The commemoration of Professor Michael Marker was incidentally followed by a departmental discussion regarding how we could, should, or would be capable of coming together to share the fruits of our work and still feel comfortable with ourselves, in the privacy of our thoughts and concerns. In many ways, for me, co-memorating and sharing represent the two facets of weaving disparate ideas into meaningful horizons of possibility, the creation of a measure of “intellectual intimacy.” Yet, for this “intellectual intimacy” to be effective it must be grounded in a spirit of trust; trust between individuals and trust in that all participants feel engaged and respected in the conversation, while respecting those around them. Building trust represents an arduous and challenging project, no doubt. Without trust, all our endeavours, teachings, and claims to transforming the world would remain vacuous and resoundingly empty. Building relational trust represents an elementary condition in the generation of knowledges that lay legitimate claims to transformative powers within the communities they touch.

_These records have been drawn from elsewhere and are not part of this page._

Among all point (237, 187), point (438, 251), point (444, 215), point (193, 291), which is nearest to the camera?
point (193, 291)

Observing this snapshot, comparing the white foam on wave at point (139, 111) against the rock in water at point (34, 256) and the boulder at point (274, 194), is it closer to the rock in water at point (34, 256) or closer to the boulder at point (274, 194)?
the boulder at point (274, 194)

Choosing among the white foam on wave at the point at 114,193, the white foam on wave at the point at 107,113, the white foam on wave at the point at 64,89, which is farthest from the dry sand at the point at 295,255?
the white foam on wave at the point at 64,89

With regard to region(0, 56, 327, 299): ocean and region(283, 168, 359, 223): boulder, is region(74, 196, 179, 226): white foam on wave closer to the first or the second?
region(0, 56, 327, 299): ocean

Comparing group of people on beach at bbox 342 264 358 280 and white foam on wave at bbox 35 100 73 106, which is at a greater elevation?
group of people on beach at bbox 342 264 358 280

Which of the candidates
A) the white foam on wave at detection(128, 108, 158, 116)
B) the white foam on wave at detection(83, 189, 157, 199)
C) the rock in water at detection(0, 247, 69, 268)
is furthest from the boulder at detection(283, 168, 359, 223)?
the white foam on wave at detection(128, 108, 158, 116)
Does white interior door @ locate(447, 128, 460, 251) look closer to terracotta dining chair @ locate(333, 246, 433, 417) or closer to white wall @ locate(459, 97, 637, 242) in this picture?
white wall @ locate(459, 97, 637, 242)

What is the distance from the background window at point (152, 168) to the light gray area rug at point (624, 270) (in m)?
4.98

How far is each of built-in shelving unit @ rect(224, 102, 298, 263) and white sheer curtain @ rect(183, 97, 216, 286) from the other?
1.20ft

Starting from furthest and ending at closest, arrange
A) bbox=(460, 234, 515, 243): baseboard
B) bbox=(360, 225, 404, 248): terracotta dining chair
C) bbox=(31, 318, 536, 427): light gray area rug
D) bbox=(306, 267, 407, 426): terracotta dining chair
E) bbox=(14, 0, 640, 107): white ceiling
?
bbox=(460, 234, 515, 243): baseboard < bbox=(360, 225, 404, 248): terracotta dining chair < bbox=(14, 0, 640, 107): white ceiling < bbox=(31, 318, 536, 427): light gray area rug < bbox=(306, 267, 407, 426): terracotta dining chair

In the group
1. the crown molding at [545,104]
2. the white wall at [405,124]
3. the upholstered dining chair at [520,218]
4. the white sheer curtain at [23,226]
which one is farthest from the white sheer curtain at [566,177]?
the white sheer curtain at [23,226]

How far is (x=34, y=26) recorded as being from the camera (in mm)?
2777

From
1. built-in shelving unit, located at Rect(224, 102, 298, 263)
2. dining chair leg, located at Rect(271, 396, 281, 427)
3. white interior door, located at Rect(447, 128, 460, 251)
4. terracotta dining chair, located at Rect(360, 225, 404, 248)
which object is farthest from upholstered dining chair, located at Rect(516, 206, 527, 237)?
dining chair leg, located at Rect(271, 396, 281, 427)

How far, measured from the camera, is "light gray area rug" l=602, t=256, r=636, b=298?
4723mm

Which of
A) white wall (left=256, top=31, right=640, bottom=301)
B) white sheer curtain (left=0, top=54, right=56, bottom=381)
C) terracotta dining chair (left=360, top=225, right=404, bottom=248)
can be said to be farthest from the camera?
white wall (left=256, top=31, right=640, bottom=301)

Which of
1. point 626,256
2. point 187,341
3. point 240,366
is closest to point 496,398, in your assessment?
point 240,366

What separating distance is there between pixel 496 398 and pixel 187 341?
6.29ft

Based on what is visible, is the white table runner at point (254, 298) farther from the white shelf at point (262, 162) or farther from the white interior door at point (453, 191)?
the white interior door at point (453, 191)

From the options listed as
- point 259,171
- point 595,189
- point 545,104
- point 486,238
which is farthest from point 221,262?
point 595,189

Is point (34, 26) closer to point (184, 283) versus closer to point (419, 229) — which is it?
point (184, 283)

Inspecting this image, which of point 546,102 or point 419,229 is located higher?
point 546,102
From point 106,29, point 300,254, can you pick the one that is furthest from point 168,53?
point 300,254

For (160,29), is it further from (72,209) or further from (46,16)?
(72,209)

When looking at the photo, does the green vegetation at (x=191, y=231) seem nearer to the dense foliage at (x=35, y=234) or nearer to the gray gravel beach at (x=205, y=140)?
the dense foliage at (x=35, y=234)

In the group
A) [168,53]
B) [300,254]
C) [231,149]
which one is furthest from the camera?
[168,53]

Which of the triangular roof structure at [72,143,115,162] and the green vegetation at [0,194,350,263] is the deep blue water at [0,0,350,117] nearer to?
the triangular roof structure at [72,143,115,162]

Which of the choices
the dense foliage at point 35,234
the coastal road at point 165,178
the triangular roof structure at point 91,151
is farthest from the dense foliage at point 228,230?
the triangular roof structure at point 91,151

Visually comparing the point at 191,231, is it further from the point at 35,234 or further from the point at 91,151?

May Michael’s memory live among us in the ways we learn to relate to each other, as we strive to build a vibrant, life seeking, and confident Department of Educational Studies. Let the passionate argumentation Michael captured in his way of being in the world increase a thousand fold and let it blossom, among us, like a thousand cherry trees.
Let us commit to remember that.
© André Elias Mazawi, Feb 10, 2022.
[*] An abridged version of this text was released to the Department’s membership (staff, students and faculty) on January 15, 2021, as part of Professor Michael Marker’s commemoration. The present expanded version includes subsequent reflections shared with the Department. I am grateful to Deirdre Kelly, Pierre Walter, Michelle Stack, Hartej Gill, Bathseba Opini, and Amy Parent for sharing their feedback and comments on previous drafts. I am equally grateful to EDST’s GAA Team for their consideration of this text as part of the EDST Blog and for their support in bringing it to publication.